BioMe AlphaMissense Calibration Pipeline

Code-only LSF pipeline (manual bsub) for applying gene-specific calibrated AlphaMissense thresholds Chen/Pejaver 2026 to 28 cancer-predisposition genes in BioMe Cohort I (Regeneron) and Cohort II (Sema4), comparing against an existing ACMG P/LP set, and producing regression-ready tables.

Cohort input files (Minerva paths)

All paths below are also encoded in config/config.yaml — that file is the single source of truth.

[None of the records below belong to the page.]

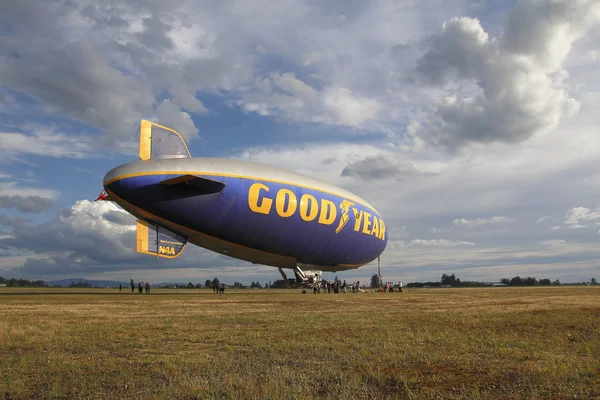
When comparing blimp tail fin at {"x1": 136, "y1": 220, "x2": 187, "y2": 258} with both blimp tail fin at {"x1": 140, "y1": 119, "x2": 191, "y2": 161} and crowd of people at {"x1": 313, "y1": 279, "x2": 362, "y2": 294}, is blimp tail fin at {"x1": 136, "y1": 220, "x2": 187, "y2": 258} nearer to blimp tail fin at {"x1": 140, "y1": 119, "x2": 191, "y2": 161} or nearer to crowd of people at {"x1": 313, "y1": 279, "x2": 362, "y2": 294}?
blimp tail fin at {"x1": 140, "y1": 119, "x2": 191, "y2": 161}

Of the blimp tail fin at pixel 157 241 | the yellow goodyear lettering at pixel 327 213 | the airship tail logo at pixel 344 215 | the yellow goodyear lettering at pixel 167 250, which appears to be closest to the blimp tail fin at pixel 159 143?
the blimp tail fin at pixel 157 241

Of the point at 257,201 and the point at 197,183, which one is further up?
the point at 197,183

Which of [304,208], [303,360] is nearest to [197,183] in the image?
[304,208]

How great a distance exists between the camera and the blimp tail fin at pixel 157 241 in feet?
106

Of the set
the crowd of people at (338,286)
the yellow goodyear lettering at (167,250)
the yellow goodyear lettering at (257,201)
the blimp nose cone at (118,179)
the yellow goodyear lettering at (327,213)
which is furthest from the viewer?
the crowd of people at (338,286)

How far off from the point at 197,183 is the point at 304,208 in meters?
10.0

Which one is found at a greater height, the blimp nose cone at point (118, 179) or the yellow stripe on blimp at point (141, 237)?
the blimp nose cone at point (118, 179)

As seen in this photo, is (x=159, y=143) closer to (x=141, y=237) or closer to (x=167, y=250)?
(x=141, y=237)

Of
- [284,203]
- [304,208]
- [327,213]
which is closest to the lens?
[284,203]

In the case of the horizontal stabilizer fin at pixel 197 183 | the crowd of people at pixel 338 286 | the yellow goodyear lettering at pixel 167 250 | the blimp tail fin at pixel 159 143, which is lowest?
the crowd of people at pixel 338 286

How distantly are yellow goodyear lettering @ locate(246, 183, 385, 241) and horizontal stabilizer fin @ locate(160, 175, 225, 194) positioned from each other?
2753 mm

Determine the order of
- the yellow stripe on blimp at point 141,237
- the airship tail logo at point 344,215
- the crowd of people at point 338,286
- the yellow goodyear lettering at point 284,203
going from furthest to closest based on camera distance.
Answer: the crowd of people at point 338,286 < the airship tail logo at point 344,215 < the yellow goodyear lettering at point 284,203 < the yellow stripe on blimp at point 141,237

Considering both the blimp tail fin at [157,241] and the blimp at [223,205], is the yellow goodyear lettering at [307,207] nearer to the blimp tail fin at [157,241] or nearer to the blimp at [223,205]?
the blimp at [223,205]

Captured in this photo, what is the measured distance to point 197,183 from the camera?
3000 centimetres
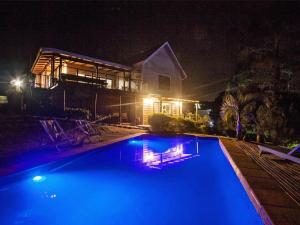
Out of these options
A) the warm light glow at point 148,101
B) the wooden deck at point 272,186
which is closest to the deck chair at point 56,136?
the wooden deck at point 272,186

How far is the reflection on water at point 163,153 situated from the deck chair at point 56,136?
258 centimetres

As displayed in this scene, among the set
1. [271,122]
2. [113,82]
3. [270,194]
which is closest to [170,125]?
[271,122]

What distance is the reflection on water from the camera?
909cm

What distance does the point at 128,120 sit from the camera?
20.5m

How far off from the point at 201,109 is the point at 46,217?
2852cm

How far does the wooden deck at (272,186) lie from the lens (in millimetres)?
3281

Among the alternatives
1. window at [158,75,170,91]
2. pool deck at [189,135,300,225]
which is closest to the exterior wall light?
window at [158,75,170,91]

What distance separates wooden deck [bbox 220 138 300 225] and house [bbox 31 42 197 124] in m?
11.9

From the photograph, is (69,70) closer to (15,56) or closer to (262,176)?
(15,56)

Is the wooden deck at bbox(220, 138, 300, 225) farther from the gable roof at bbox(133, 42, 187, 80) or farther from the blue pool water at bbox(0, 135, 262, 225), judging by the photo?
the gable roof at bbox(133, 42, 187, 80)

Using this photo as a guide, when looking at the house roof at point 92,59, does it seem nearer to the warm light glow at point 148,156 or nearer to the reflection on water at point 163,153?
the reflection on water at point 163,153

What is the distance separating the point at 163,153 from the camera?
10898 mm

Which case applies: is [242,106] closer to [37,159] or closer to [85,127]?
[85,127]

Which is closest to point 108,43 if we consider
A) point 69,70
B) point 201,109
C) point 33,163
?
point 69,70
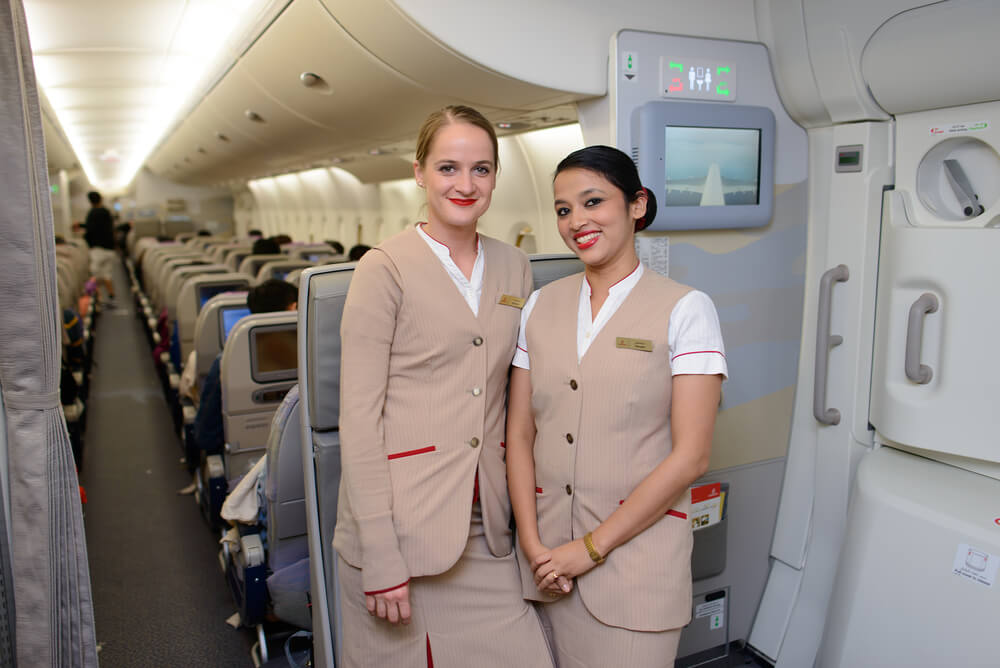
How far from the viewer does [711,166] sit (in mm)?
2717

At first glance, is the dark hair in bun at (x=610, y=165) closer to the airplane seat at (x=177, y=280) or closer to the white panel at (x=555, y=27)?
the white panel at (x=555, y=27)

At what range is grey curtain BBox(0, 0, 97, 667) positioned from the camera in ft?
5.96

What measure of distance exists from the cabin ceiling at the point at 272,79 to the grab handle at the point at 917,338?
4.62ft

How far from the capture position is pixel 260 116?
18.6ft

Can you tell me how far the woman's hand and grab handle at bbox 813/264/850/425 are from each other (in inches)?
75.9

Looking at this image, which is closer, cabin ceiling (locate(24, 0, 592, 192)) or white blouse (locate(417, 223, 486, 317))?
white blouse (locate(417, 223, 486, 317))

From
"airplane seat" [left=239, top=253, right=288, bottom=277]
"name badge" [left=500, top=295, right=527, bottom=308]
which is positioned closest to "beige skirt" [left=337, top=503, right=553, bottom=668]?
"name badge" [left=500, top=295, right=527, bottom=308]

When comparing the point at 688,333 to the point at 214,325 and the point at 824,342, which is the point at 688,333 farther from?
the point at 214,325

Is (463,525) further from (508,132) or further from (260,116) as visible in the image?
(260,116)

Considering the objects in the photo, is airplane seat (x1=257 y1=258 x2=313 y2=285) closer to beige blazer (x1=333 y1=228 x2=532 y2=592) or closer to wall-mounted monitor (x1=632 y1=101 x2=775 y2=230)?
wall-mounted monitor (x1=632 y1=101 x2=775 y2=230)

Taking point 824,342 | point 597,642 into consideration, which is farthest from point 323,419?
point 824,342

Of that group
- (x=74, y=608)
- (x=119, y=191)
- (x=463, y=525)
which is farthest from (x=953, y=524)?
(x=119, y=191)

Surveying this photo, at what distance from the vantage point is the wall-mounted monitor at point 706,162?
2586mm

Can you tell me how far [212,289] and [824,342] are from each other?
483cm
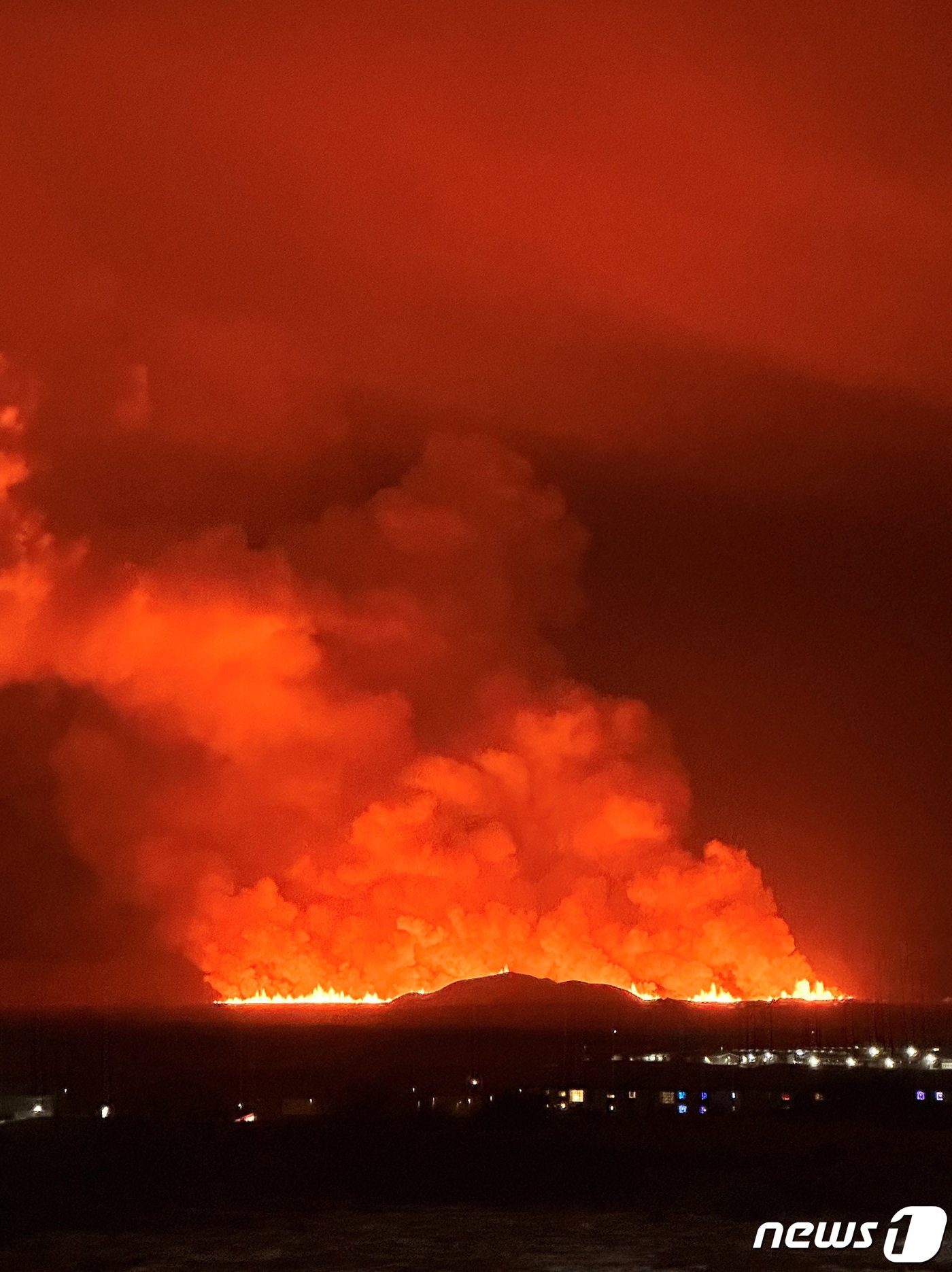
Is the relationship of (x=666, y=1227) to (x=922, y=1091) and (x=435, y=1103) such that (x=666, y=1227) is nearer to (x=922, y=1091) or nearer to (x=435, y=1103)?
(x=435, y=1103)

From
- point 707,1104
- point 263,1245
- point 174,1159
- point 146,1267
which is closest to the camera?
point 146,1267

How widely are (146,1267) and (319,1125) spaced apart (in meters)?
21.4

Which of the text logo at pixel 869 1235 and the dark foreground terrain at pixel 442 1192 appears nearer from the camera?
the text logo at pixel 869 1235

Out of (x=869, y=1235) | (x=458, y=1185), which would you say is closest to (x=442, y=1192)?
(x=458, y=1185)

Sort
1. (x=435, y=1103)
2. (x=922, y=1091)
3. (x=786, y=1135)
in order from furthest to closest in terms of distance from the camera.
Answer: (x=922, y=1091), (x=435, y=1103), (x=786, y=1135)

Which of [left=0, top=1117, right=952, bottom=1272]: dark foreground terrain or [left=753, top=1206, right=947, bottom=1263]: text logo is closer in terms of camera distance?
[left=753, top=1206, right=947, bottom=1263]: text logo

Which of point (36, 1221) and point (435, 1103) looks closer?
point (36, 1221)

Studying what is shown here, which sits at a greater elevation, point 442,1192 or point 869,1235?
point 442,1192

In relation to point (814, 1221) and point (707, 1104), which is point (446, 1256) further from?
point (707, 1104)

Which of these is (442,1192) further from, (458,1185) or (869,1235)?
(869,1235)

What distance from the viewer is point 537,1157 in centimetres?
4197

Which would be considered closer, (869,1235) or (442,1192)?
(869,1235)

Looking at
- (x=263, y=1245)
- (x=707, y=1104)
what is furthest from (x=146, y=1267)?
(x=707, y=1104)

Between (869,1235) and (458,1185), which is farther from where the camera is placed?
(458,1185)
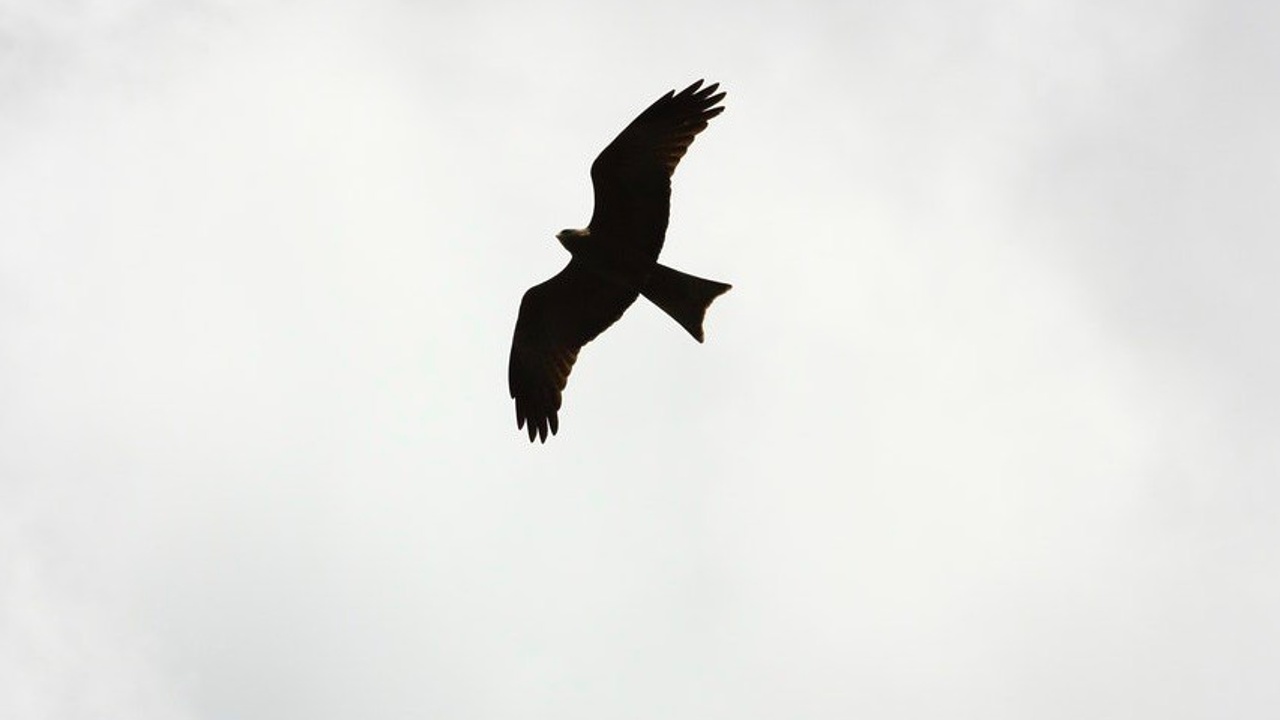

This table is a quick reference.

Cohort I (Regeneron WXS)

Purpose	Path	Notes
Per-chr VCFs	`/sc/arion/projects/rg_huangk06/variants_PLP_BioMe/Regeneron/cancerChr/SINAI_Freeze_Two.GL.pVCF.PASS.onTarget.biallelic.{chr}.cancerGenes.vcf.gz`	`{chr}` = `chr1`..`chr22` (also `chrX` exists but no panel genes are on it, so we only iterate autosomes)
Phenotype TSV	`/sc/arion/projects/rg_huangk06/variants_PLP_BioMe/Regeneron/metadata/RegenWXS_HX_Newgroups.250109.tsv`	ID column: `SINAI_ID`
ACMG P/LP set	`/sc/arion/projects/rg_huangk06/variants_PLP_BioMe/AlphaMissense/2cohort/CarrFreq/Regen_VariantsInSamplesPLPorPTV.tsv`	PTV rows excluded (not comparable to AM-missense)

Cohort II (Sema4 WXS)

Purpose	Path	Notes
Combined VCF	`/sc/private/regen/data/Sema4/BioMe_Sema4_WES.vcf.gz`	READ-ONLY; never write beside it
Local `.csi` for the combined VCF	`intermediate/cohortII/BioMe_Sema4_WES.vcf.gz.csi`	Written by `index_cohortII_source.lsf` (the discrete pre-step). 01 reads via `source##idx##local.csi`
Phenotype TSV	`/sc/arion/projects/rg_huangk06/variants_PLP_BioMe/metadata/Sema4WXS_HX_Newgroups.250109.tsv`	ID column: `MASKED_MRN`
ACMG P/LP set	`/sc/arion/projects/rg_huangk06/variants_PLP_BioMe/AlphaMissense/2cohort/CarrFreq/Sema4_VariantsInSamplesPLPorPTV.tsv`	Same schema as Cohort I

Shared inputs

Purpose	Path	Notes
AlphaMissense scores	`/sc/arion/projects/rg_huangk06/variants_PLP_BioMe/AlphaMissense/data/AlphaMissense_hg38.tsv.gz`	Step 00 subsets to the 28 target genes
Gencode v32 transcript→gene map	`/sc/arion/projects/rg_huangk06/variants_PLP_BioMe/AlphaMissense/data/gencode.v32.transcriptID_genename.tsv`	Step 00 picks the canonical transcript per gene
Ancestry PCs	`/sc/arion/projects/rg_huangk06/variants_PLP_BioMe/GSA_GDA_PCA_V2.txt`	PC id column auto-discovered (max overlap with phenotype IDs)
Chen/Pejaver variant-level calibration table	`refs/zenodo/newAM_calibration_table_20260206.csv`	Step 00 wgets from Zenodo record 18668684 and untars
Repo location (this code)	`/sc/arion/projects/rg_huangk06/variants_PLP_BioMe/Biome-alphamissense-calibration`	Submit scripts compute this at runtime

Run order (manual on Minerva)

Prepare references — login node, internet required.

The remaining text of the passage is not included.